── Extract provided ──

Consider the set $ M = \{1,2, \ldots
,2008\}$. Paint every number in the set $ M$ with one of the three
colors blue, yellow, red such that each color is utilized to paint
at least one number. Define two sets:
$$ S_1=\{(x,y,z)\in M^3 \mid x,y,z\; {\rm have\; the\; same\; color\; and\;
}2008 | (x + y + z)\}$$ $$ S_2=\{(x,y,z)\in M^3 \mid x,y,z\;{\rm
have\; pairwisely\; different\; colors\; and\; }2008 | (x + y + z)\}$$
Prove that $ 2|S_1| > |S_2|$ (where $ |X|$ denotes the number of
elements in a set $ X$).

───
── Extracted entries ──

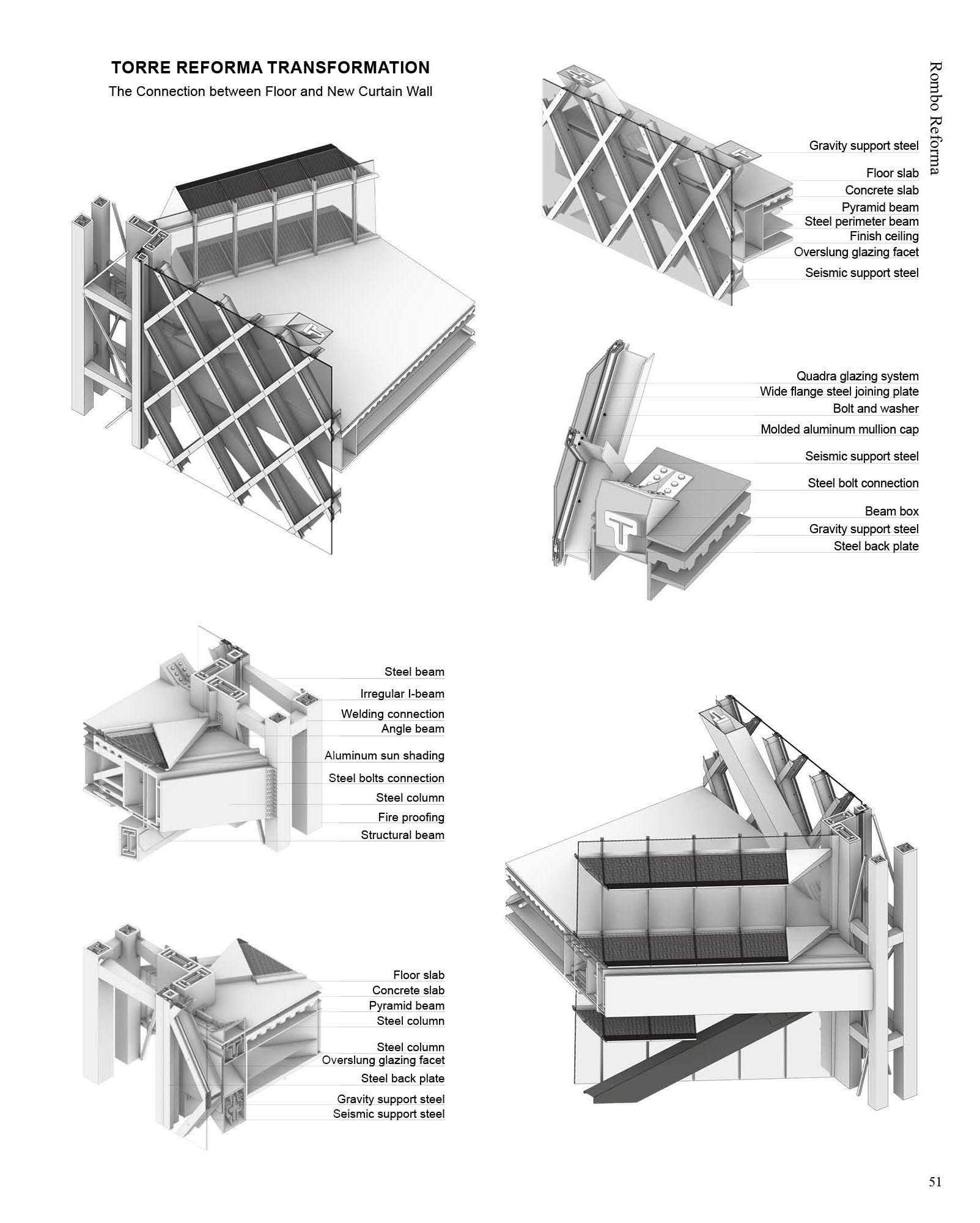 TORRE REFORMA TRANSFORMATION

The Connection between Floor and New Curtain Wall

Rombo Reforma

Gravity support steel
Floor slab
Concrete slab
Pyramid beam
Steel perimeter beam
Finish ceiling
Overslung glazing facet
Seismic support steel

Quadra glazing system
Wide flange steel joining plate
Bolt and washer
Molded aluminum mullion cap
Seismic support steel
Steel bolt connection
Beam box
Gravity support steel
Steel back plate

Steel beam
Irregular I-beam
Welding connection
Angle beam
Aluminum sun shading
Steel bolts connection
Steel column
Fire proofing
Structural beam

Floor slab
Concrete slab
Pyramid beam
Steel column
Steel column
Overslung glazing facet
Steel back plate
Gravity support steel
Seismic support steel

51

───

Activity A: According to the coloring problem, what does |X| denote?
Activity B: Reproduce the coloring problem from "Consider the set" to "a set $ X$).".
Activity C: Pick up the coloring problem after its final sentence and carry it further.

Task response A: The number of elements in a set X.

Task response B:
Consider the set $ M = \{1,2, \ldots
,2008\}$. Paint every number in the set $ M$ with one of the three
colors blue, yellow, red such that each color is utilized to paint
at least one number. Define two sets:
$$ S_1=\{(x,y,z)\in M^3 \mid x,y,z\; {\rm have\; the\; same\; color\; and\;
}2008 | (x + y + z)\}$$ $$ S_2=\{(x,y,z)\in M^3 \mid x,y,z\;{\rm
have\; pairwisely\; different\; colors\; and\; }2008 | (x + y + z)\}$$
Prove that $ 2|S_1| > |S_2|$ (where $ |X|$ denotes the number of
elements in a set $ X$).

Task response C:
(Online) Solution: The residue (I mean zero here!) is
just meaningless.In other words,one can prove the same comparation
for $ x+y+z=d(\pmod n)$ (I put $ 2008=n$ for generality) So assume
three generating functions: $$ A(x) = \sum_{a\ is \ red}x^{a –
d/3}$$ $$ B(x) = \sum_{b\ is\ blue}x^{b – d/3}$$ and $$ C(x) =
\sum_{c \ is\ yellow}x^{c – d/3}$$ So all we need to prove is as
follows: $$ 2\times \frac {1}{n}(\sum_{x|x^n = 1}A(x)^3 + B(x)^3 +
C(x)^3) > \frac {6}{n}(\sum_{x|x^n = 1}A(x)\times B(x)\times
C(x))$$ It follows directly from CS inequality (easily
to check that the equality won't occur)!
Now my question here is: How can they apply CS if there are not even a real numbers?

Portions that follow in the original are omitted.